Wednesday, April 15, 2009
The selling of our democracy
by Larry Geller
We have made it impossible for any citizen of the United States to become a member of the Senate unless he himself is many times a millionaire, or unless he sells out in advance to those who are billionaires and are willing to put up the money in order to secure the legislation which they want.
If the precedent thus established is carried to its logical end, the country will soon discover that the Senate is not a club of millionaires, but a club of multimillionaires, or what is still worse, a club of the tools and slaves of multimillionaires. [The Progressive, Expenditure of Huge Sums for Seats in Congress Cannot Be Justified, January 1927]
Isn’t this exactly what is happening today in Washington, as our government takes care of the bankers first, and may or may not ever get around to bailing out the little guy (I nearly said Joe Plumber—poor Joe, the Republicans have totally forgotten him now that he needs them…).
Yes, money in politics is an important issue, and a struggle at this time in Hawaii as our state legislators try to figure out a way to get more corporate lucre and advocates lurk to head them off at the pass.
In case you didn’t notice, the date of the above article is 1927.
The Progressive magazine is celebrating 100 years of publication. The current centennial issue, available at Borders, Barnes & Noble, or on-line to subscribers, is pure deja vu because it is happening all over again. In fact, it is interesting to see issues that surfaced years ago finally developing fully in our government today—the sellout of government to big money is just one example.
Here’s another (snippet):
The people know the press is owned or controlled. They know that it is the servant of the combined groups which control Big Business, and through Big Business is rapidly acquiring the control of little business, line after line.
But foreknowledge that the press habitually misrepresents the facts, that it suppresses news, that it is unreliable on all issues involving public interest as against private monopoly—foreknowledge of all these facts cannot protect the public against its sinister influence.
So potent is the psychological effect of the printed lie, when artfully and persistently repeated, so destructive of all soundness of judgment are the deadly half-truths, the “doctored” news, the sly insinuations, the sensational falsehoods, retracted after they have served their purpose—and all the varied and multiplied forms of spurious, deceptive fabrication, willfully and wickedly printed from day to day by the Kept Press—that however thoroughly it be discredited, it is still the most powerful influence for evil which menaces American democracy today. [The Progressive, Demand a Free Press, 1920]
So what else is new? It’s the same, right down to publishing lies and retracting them later, somewhere deep inside the paper where no one will notice. I think it’s fair that we can blame our newspapers for the sad fact that many (most?) Americans believe Saddam Hussein had something to do with 9/11, for example.
TV perhaps is the vast wasteland, but I’ve felt that if the newspapers printed the truth, it would overwhelm TV’s usually shabby reporting. As it is, when the 6 p.m. news promulgates the same lies that were in the morning paper, why should anyone believe anything different?

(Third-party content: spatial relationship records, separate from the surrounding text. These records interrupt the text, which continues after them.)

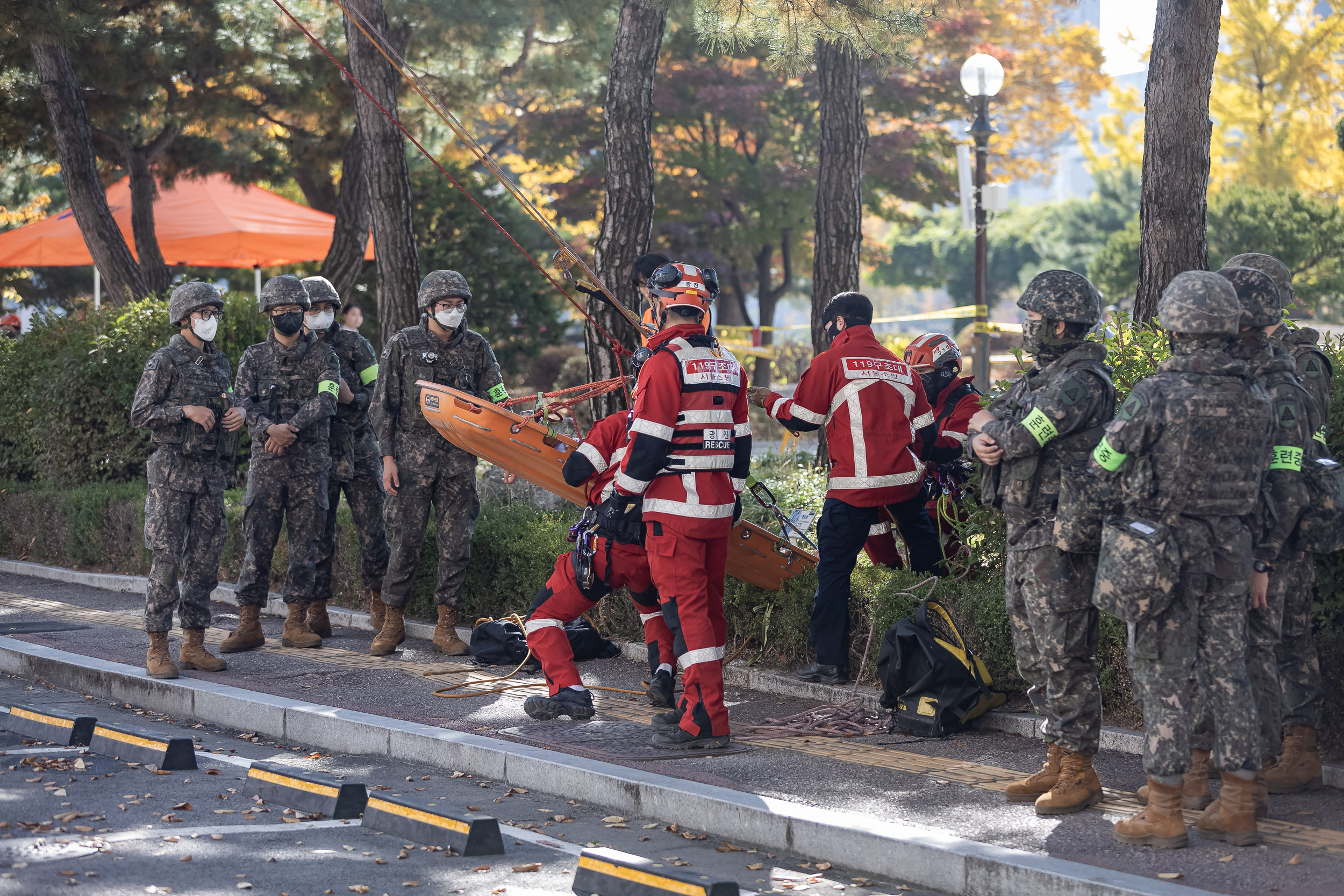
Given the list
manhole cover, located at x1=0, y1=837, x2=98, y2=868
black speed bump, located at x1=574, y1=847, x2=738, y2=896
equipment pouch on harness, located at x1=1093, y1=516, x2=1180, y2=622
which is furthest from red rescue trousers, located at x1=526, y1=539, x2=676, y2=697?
equipment pouch on harness, located at x1=1093, y1=516, x2=1180, y2=622

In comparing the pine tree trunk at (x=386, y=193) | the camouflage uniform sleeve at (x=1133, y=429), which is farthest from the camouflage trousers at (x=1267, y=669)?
the pine tree trunk at (x=386, y=193)

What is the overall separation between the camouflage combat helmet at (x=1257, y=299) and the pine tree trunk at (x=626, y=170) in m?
5.44

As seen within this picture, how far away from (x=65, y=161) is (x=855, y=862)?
13018mm

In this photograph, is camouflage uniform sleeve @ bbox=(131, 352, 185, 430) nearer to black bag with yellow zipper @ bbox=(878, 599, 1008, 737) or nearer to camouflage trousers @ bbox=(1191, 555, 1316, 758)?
black bag with yellow zipper @ bbox=(878, 599, 1008, 737)

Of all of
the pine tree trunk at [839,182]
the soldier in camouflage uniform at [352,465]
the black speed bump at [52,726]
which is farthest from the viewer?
the pine tree trunk at [839,182]

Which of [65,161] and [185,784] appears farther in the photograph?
[65,161]

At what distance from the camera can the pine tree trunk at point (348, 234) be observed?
16312 mm

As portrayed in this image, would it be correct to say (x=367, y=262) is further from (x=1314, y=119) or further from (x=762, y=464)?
(x=1314, y=119)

There’s a new twist in today’s Internet age: alternate sources of information. For example, when the Naval Ocean Systems Center googled for information on aluminum hull welds, they hit one of the Hawaii blogs, not our newspapers. Why? Because the story of the alleged welding issues at the Austal shipyard where the Superferry was made found their way into the blogs but was not carried by our newspapers. The newspapers are every bit as beholden to Big Business now, as they were in 1920. The Internet is new, as is the availability of citizen journalism and citizen press criticism. And the emergence of the Right and the Left duking it out in a battle of the blogs. So naturally, Big Business is backing its favorite blogs.
Plus ça change, plus c'est la même chose.